── DATA FOR REVIEW ──

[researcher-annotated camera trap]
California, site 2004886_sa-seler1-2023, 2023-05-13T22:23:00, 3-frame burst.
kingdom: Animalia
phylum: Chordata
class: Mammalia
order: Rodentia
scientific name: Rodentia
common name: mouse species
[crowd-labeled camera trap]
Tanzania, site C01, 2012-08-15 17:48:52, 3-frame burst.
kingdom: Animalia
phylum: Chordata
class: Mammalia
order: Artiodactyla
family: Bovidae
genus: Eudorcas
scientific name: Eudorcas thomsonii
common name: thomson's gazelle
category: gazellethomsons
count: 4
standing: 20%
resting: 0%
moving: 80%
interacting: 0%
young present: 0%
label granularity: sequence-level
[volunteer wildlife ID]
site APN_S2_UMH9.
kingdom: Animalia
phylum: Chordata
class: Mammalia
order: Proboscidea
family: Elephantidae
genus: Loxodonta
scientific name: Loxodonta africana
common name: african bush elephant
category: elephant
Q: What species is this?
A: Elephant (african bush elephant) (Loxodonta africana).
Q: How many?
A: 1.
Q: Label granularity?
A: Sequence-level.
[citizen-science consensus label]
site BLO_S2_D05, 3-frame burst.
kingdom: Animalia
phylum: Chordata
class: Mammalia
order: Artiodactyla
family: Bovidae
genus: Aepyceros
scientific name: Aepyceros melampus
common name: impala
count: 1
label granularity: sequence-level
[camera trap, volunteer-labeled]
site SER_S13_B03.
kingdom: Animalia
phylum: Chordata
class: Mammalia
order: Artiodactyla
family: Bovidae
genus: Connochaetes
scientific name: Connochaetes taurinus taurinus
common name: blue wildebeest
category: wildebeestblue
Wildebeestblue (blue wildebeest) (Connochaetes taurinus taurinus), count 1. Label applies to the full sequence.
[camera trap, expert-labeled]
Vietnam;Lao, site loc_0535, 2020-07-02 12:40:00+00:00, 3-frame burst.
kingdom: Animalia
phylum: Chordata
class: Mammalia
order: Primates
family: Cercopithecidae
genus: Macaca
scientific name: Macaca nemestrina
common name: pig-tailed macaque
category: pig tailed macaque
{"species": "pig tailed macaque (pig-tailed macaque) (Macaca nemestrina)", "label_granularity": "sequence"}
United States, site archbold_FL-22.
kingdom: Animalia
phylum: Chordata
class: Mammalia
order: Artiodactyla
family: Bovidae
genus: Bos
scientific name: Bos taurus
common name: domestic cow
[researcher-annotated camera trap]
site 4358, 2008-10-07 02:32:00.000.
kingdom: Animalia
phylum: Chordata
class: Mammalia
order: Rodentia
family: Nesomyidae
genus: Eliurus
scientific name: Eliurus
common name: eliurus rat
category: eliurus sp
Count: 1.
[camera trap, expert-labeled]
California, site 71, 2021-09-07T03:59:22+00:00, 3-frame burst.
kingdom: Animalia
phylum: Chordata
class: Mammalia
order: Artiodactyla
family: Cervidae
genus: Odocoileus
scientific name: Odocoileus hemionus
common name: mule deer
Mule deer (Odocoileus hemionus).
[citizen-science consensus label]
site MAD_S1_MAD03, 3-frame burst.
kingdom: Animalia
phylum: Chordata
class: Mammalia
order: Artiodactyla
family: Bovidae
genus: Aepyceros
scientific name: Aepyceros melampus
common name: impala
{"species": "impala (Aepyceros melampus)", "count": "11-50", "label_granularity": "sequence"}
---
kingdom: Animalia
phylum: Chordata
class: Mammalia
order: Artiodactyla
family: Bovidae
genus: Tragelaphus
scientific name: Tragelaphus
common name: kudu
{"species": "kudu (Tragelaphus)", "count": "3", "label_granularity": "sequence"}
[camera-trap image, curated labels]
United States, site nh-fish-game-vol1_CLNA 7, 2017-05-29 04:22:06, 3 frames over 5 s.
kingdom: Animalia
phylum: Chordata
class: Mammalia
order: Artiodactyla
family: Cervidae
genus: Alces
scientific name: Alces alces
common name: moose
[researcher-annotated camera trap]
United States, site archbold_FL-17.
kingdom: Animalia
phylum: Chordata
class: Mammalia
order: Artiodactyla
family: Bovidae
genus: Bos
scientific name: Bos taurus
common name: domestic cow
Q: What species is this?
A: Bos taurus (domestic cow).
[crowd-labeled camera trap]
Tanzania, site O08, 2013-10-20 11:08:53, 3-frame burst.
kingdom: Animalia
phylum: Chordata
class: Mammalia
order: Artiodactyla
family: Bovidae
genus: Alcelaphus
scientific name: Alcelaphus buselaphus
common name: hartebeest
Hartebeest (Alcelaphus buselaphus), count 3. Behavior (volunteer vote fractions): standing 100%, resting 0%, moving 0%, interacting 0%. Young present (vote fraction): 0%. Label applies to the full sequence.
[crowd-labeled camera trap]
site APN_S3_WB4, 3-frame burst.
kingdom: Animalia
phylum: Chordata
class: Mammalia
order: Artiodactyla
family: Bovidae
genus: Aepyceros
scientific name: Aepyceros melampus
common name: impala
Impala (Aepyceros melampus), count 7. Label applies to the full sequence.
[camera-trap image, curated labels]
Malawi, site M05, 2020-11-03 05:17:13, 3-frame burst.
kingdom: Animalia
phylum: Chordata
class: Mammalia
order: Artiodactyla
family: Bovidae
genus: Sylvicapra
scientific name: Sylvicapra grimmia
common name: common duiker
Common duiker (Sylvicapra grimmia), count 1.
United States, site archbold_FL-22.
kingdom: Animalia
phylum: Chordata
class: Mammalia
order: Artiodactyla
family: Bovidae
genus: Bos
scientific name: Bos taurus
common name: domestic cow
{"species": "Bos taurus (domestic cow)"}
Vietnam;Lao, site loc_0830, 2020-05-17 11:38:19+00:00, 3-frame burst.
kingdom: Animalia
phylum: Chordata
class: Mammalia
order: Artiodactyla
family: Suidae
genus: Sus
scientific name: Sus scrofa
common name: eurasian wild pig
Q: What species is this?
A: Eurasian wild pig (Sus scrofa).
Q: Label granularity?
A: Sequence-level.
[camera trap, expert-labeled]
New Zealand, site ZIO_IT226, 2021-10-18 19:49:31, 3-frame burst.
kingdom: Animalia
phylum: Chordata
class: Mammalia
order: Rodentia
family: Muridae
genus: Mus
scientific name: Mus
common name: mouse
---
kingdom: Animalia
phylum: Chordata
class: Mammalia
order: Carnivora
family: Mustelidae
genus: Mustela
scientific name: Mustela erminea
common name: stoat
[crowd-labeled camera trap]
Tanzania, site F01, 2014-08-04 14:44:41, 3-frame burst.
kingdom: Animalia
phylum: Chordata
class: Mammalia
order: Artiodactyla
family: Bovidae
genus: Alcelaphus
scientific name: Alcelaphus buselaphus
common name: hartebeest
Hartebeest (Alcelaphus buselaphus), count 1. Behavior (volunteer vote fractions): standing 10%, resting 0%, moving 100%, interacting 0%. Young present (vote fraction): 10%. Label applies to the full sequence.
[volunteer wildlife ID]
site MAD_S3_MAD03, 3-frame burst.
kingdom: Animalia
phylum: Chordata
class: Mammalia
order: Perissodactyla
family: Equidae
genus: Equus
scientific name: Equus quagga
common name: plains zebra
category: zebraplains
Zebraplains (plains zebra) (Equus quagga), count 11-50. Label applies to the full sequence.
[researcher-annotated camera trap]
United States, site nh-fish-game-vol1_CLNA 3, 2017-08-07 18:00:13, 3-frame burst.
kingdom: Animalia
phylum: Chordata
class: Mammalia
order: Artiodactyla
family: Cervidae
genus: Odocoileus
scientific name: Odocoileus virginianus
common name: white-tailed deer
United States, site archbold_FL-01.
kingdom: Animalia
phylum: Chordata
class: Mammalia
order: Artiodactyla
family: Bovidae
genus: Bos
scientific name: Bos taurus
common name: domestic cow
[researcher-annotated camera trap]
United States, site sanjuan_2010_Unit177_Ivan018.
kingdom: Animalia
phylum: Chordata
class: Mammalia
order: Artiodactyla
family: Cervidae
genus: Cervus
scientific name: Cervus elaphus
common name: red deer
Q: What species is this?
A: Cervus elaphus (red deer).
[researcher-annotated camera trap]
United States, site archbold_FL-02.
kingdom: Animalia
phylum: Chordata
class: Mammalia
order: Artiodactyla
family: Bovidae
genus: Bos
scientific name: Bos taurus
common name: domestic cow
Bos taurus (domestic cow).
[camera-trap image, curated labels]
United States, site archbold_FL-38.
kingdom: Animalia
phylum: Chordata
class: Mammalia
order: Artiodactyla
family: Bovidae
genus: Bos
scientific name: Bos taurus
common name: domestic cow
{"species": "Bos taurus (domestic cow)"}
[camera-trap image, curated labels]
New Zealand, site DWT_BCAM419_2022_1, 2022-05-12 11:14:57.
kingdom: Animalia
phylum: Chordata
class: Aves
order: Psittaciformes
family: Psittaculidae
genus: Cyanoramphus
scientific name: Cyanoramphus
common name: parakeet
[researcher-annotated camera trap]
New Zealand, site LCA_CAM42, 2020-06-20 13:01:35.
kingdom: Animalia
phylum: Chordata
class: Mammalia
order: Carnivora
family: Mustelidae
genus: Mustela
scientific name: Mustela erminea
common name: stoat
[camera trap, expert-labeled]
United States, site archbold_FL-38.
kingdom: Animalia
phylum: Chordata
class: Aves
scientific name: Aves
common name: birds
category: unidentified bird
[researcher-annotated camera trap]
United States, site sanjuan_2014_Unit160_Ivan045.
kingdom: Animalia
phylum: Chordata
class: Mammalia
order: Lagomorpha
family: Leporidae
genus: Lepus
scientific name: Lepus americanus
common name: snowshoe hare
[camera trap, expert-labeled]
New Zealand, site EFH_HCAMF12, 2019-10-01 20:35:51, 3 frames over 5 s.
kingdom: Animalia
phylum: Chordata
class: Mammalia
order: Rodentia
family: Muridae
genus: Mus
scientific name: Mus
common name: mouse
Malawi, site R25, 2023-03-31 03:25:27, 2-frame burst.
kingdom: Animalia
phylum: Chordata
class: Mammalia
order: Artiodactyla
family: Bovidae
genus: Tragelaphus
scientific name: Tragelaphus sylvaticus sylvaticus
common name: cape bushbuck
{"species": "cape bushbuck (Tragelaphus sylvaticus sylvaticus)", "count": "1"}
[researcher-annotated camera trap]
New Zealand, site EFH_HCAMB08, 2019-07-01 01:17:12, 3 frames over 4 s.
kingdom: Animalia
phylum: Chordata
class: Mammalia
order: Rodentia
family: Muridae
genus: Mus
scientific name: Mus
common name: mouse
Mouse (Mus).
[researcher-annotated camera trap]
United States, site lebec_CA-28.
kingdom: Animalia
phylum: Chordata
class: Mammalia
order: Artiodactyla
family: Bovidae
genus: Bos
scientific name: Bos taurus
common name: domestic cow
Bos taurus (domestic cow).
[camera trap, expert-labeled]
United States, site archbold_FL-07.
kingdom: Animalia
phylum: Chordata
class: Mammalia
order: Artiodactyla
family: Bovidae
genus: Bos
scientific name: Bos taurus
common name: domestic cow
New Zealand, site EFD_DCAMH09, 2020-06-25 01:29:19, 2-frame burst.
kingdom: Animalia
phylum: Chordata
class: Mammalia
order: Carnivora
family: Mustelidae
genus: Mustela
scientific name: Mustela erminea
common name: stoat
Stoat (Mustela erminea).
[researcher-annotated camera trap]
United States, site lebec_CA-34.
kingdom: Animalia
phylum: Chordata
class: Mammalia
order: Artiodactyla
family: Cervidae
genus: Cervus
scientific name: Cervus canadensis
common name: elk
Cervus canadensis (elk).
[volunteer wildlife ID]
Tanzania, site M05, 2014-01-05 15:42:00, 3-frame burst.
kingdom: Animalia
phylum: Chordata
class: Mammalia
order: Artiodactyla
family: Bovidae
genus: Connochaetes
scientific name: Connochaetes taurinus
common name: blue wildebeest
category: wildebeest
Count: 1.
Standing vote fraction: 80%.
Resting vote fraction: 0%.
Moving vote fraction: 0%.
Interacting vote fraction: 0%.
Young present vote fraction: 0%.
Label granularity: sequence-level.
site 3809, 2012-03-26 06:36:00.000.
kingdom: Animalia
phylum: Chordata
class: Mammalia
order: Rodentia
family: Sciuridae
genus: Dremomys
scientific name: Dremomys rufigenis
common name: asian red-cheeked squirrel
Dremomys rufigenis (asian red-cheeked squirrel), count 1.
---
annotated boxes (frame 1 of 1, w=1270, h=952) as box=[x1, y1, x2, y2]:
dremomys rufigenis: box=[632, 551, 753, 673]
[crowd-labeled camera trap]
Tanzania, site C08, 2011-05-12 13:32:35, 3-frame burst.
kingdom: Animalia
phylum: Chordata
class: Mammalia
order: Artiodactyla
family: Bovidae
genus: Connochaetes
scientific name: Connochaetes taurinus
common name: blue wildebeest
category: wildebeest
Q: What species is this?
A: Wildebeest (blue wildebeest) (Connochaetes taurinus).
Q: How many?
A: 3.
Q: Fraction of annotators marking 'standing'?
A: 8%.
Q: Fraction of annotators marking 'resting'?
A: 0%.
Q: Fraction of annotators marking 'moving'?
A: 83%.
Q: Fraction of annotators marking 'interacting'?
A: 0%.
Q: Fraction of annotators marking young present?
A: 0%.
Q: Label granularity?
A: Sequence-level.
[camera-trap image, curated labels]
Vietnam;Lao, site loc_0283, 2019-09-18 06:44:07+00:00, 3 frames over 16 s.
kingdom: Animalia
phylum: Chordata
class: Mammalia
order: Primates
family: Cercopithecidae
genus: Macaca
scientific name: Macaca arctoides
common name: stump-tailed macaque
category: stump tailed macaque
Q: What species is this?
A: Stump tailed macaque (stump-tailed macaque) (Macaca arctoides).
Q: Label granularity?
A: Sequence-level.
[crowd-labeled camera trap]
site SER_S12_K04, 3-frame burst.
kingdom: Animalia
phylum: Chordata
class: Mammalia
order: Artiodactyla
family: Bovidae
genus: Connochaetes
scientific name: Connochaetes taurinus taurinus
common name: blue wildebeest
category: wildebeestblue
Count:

───

▸ WHAT TO WORK ON
Your answer should consist solely of the lines above from the line with "common name: elk" to the line with "Moving vote fraction: 0%.", both included, reproduced exactly.

▸ EXPECTED ANSWER
common name: elk
Cervus canadensis (elk).
[volunteer wildlife ID]
Tanzania, site M05, 2014-01-05 15:42:00, 3-frame burst.
kingdom: Animalia
phylum: Chordata
class: Mammalia
order: Artiodactyla
family: Bovidae
genus: Connochaetes
scientific name: Connochaetes taurinus
common name: blue wildebeest
category: wildebeest
Count: 1.
Standing vote fraction: 80%.
Resting vote fraction: 0%.
Moving vote fraction: 0%.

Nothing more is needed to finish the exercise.